Chag sameach, everybody. Passover and Holy Week don't always fall during the same week, but they should, and this week they do. From a theological standpoint, it's critically important that Jesus died during the Passover festival; he was the firstborn who sacrificed himself so that everyone else could be saved. But that's a longer discussion than I'm up for this morning, so we'll move along.
The God of the Old Testament is an angry, scary God — usually just, but not always. I was five or six when I first understood the Passover story, and what caught my imagination was not the promise of redemption but all the blood and guts that preceded it. God wanted Pharoah to liberate the Jewish people who were held in slavery, and when Pharoah rejected Moses's message, God sent ten successive plagues to show the futility of human opposition to God's will.
The tenth plague was the death of every firstborn son of Egypt, but God told Moses he would spare the Israelites — as long as they marked their doors with the blood of a lamb. After Pharoah saw this devastation, he ordered the Israelites out of Egypt, setting things up for the next 3,000+ years of wars over real estate.
Even when I was five or six, though, it did not escape me that the Jews weren't spared the first nine plagues, and those were horrible enough:
- The plague of blood - the water of the Nile turned to blood, killing all the fish and leaving everyone with nothing to drink.
- The plague of frogs - the Nile teemed with frogs, which invaded every room of every house in Egypt. This plague was so terrible that Pharoah actually agreed to liberate the slaves, though he changed his mind as soon as the frogs died.
- The plague of fleas (or lice, or gnats) - Egypt became infested with small insects. If you've ever suffered a flea infestation, you know they don't care about their targets' religion.
- The plague of flies - God sent swarms of flies to attack the Egyptians' livestock. According to the Torah, this plague did not affect the Land of Goshen, where the Israelites lived, but everyone would have suffered from the death of livestock.
- The plague of disease - After the flies, a mysterious disease killed all the Egyptians' livestock, though the Israelites' cattle were spared. Even if this were true, Israelite slaves in Egyptian homes would have suffered from this, wouldn't they?
- The plague of boils - Moses and Aaron threw soot into the sky, and every person or animal touched by it was infected with boils. Presumably Moses and Aaron weren't.
- The plague of hail - Thunder, hail and lightning fell on the entire land of Egypt, the worst storm in recorded history. Again, according to Exodus, the Land of Goshen, in the northeastern Nile delta, was spared.

◆ **APPLY WHAT YOU READ**:
1. In the Passover text, write out the passage between "- The plague of frogs" and "their targets' religion.", inclusive, substituting "toads" for "frogs".
2. Answer these questions using the Passover text:
(a) At what age did the author first understand the Passover story?
(b) With what were the Israelites to mark their doors so that they would be spared the tenth plague?
(c) Where is the Land of Goshen located?

◆ **DATA SUPPLIED**:
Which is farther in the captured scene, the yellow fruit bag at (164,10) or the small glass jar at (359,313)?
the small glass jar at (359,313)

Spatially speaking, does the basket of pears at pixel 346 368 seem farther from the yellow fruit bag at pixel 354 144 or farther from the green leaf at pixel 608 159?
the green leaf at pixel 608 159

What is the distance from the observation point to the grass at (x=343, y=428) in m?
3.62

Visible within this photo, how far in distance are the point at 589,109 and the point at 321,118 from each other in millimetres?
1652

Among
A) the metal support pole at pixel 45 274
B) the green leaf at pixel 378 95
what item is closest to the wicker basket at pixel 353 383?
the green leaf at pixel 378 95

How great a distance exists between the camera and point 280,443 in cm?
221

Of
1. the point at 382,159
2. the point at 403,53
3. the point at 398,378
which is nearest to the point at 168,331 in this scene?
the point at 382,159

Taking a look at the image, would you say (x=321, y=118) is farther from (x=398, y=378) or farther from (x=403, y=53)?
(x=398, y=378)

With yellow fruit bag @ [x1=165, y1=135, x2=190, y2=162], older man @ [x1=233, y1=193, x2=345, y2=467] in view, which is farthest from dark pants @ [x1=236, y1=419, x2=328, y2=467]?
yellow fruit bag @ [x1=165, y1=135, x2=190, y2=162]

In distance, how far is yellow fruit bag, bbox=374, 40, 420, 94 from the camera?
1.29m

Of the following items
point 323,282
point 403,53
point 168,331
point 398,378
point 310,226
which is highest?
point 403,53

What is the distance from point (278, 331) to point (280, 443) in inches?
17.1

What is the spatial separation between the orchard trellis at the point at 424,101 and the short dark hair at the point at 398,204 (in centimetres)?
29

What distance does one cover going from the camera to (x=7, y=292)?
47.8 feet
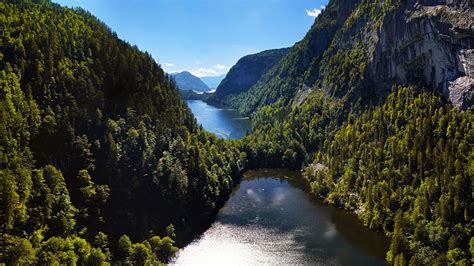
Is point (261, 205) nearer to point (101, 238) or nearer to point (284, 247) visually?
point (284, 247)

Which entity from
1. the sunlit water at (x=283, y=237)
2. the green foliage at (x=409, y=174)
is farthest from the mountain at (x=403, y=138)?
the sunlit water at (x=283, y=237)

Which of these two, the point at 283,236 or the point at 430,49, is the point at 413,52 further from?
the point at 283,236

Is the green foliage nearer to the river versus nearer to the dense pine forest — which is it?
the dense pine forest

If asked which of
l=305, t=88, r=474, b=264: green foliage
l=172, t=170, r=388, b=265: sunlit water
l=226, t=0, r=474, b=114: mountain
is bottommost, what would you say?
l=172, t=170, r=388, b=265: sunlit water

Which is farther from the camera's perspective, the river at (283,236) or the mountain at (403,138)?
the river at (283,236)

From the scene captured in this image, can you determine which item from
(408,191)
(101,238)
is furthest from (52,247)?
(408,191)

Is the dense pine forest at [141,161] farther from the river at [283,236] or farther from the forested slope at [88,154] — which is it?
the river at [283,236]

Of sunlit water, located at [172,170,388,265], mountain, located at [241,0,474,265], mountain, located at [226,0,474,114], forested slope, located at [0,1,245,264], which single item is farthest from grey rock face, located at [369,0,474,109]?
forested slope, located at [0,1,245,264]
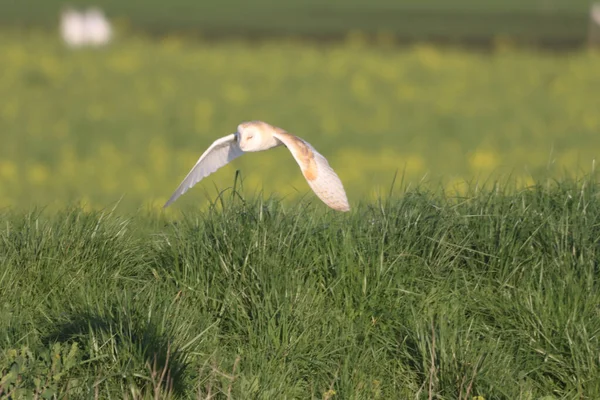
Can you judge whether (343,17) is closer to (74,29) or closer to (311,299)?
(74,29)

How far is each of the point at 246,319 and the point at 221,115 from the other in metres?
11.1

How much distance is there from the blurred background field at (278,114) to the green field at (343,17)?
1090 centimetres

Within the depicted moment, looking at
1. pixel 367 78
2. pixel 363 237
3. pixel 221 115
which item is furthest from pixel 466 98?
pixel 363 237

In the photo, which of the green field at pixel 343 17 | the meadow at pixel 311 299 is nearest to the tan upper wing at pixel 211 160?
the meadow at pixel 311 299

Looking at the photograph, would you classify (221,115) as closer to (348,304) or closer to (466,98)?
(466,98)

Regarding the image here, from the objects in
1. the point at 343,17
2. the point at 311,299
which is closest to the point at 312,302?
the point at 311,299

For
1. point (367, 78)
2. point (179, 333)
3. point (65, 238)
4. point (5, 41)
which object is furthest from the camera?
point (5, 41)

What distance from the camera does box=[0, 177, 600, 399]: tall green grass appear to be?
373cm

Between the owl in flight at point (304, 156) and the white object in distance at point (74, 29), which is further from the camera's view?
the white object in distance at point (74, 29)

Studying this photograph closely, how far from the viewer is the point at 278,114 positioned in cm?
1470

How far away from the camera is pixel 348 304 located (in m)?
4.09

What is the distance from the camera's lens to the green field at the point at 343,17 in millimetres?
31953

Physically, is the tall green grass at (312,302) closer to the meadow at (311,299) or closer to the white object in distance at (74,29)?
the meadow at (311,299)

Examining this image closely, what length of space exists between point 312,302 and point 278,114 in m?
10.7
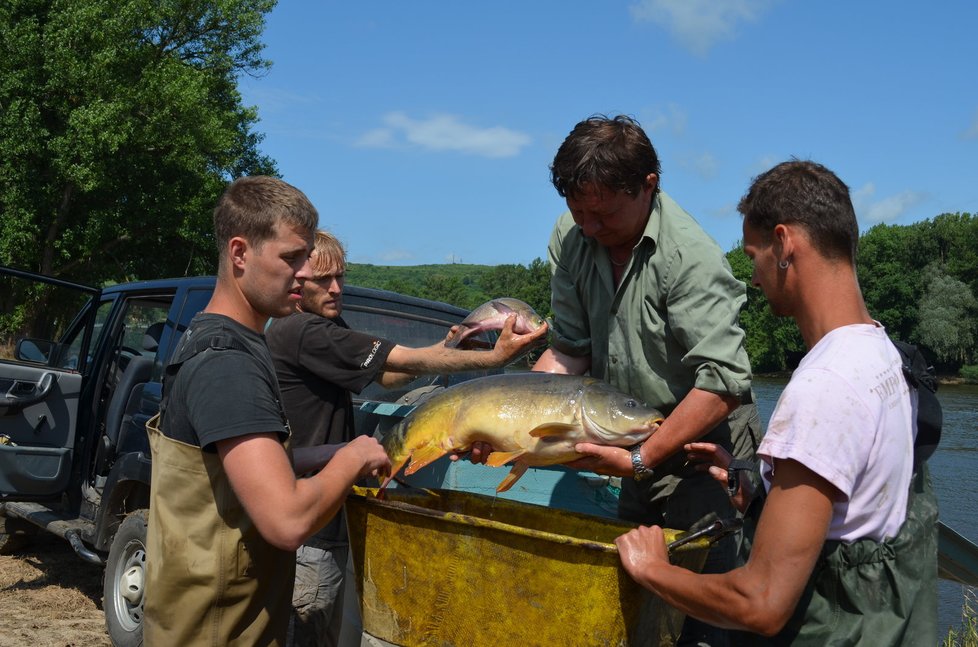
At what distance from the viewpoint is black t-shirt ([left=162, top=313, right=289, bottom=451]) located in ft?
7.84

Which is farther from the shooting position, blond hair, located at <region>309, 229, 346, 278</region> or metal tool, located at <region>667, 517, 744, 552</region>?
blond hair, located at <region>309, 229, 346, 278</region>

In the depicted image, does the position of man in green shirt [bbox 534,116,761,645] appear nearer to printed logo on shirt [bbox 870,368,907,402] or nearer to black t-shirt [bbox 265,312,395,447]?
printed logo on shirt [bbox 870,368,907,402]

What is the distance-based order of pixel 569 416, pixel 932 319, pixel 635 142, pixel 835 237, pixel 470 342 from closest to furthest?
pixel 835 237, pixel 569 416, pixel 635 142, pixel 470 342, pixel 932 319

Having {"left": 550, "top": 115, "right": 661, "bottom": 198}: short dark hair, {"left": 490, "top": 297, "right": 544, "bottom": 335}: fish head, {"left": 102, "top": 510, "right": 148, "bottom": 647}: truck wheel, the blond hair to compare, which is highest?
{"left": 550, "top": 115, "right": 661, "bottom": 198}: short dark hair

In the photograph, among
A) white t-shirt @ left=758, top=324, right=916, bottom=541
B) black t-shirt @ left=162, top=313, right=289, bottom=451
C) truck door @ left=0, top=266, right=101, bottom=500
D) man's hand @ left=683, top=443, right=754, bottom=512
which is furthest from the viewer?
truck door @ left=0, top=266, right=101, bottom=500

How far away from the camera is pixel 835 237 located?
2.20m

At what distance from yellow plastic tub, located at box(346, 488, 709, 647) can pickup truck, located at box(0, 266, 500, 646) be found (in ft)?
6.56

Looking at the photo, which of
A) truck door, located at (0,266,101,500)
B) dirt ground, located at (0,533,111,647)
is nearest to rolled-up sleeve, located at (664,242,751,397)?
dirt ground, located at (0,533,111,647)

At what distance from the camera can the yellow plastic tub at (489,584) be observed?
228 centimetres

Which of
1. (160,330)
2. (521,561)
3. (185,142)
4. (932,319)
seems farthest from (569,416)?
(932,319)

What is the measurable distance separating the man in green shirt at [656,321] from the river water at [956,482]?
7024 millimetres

...

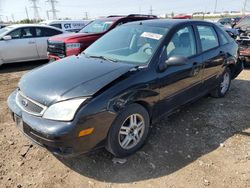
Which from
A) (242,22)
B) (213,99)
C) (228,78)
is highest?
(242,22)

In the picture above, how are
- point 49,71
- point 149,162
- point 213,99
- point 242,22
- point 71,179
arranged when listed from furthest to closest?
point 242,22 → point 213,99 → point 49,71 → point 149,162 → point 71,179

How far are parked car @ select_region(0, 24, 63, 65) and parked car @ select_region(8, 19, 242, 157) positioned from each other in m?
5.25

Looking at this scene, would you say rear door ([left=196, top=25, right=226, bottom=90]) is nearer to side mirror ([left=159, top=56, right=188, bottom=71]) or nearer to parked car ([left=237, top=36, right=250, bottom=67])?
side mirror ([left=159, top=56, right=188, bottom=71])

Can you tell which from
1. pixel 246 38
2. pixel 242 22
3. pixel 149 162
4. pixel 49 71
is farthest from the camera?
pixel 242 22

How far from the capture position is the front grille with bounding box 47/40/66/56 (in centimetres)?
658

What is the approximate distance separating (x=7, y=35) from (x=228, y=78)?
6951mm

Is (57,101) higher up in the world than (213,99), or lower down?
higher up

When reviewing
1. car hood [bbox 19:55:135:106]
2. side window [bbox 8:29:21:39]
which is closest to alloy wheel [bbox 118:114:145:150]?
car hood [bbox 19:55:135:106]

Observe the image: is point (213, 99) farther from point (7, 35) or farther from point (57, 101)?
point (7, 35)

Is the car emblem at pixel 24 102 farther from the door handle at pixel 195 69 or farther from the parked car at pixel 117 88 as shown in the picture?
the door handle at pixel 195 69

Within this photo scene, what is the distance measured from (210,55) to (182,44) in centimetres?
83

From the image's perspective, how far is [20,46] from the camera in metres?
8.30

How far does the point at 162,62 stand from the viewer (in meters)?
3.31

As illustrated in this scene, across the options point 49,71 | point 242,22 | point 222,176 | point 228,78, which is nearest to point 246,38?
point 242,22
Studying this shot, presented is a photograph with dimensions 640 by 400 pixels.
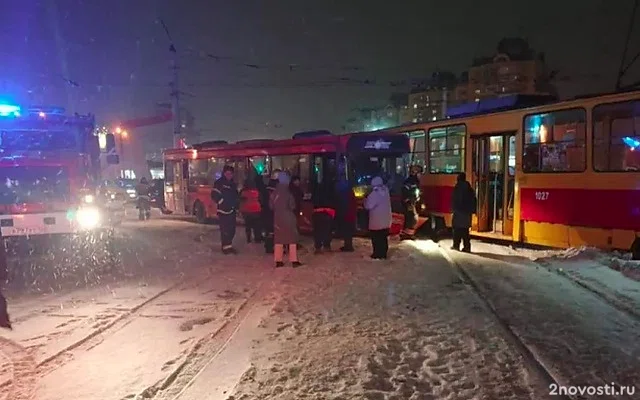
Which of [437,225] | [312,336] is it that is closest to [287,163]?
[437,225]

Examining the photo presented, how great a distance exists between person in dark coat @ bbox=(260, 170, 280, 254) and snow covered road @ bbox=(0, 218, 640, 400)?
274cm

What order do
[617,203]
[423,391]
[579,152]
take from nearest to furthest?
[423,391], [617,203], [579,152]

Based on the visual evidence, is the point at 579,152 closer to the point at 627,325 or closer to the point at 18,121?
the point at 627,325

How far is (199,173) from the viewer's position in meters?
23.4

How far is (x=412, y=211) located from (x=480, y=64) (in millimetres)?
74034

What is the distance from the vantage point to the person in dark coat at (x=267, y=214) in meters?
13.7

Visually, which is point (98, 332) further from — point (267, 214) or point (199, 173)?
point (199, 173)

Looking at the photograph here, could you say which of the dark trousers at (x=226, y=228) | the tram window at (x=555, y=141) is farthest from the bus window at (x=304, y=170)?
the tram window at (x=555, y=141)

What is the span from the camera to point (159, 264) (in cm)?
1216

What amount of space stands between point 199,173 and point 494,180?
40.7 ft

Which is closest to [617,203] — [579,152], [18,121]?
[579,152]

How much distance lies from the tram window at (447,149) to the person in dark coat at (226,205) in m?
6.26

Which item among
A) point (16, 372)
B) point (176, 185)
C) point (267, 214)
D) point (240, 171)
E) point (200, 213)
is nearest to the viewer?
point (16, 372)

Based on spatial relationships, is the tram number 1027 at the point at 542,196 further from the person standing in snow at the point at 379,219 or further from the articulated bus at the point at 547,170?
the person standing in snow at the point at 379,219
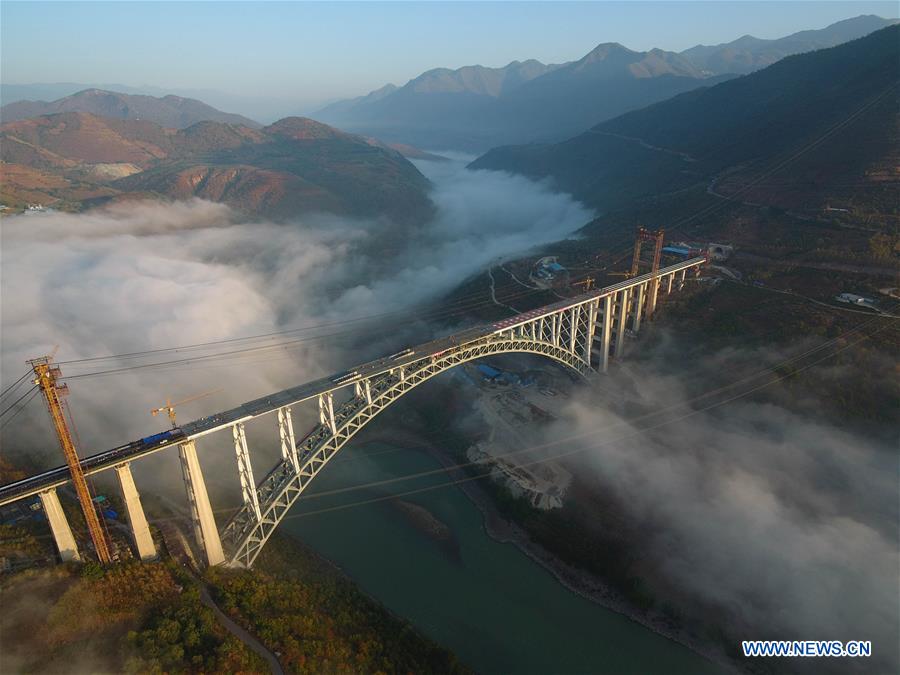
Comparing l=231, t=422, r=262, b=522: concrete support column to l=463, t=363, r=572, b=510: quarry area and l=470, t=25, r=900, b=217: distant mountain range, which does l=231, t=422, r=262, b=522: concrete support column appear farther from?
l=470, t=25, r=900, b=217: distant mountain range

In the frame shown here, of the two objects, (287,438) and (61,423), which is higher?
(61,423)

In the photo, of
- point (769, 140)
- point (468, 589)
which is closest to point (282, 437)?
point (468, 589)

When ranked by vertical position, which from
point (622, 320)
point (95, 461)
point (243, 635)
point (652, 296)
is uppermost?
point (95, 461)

◆ **RESPONSE LIST**:
1.
- The plague of toads - the Nile teemed with toads, which invaded every room of every house in Egypt. This plague was so terrible that Pharoah actually agreed to liberate the slaves, though he changed his mind as soon as the toads died.
- The plague of fleas (or lice, or gnats) - Egypt became infested with small insects. If you've ever suffered a flea infestation, you know they don't care about their targets' religion.

2.
(a) At five or six.
(b) With the blood of a lamb.
(c) In the northeastern Nile delta.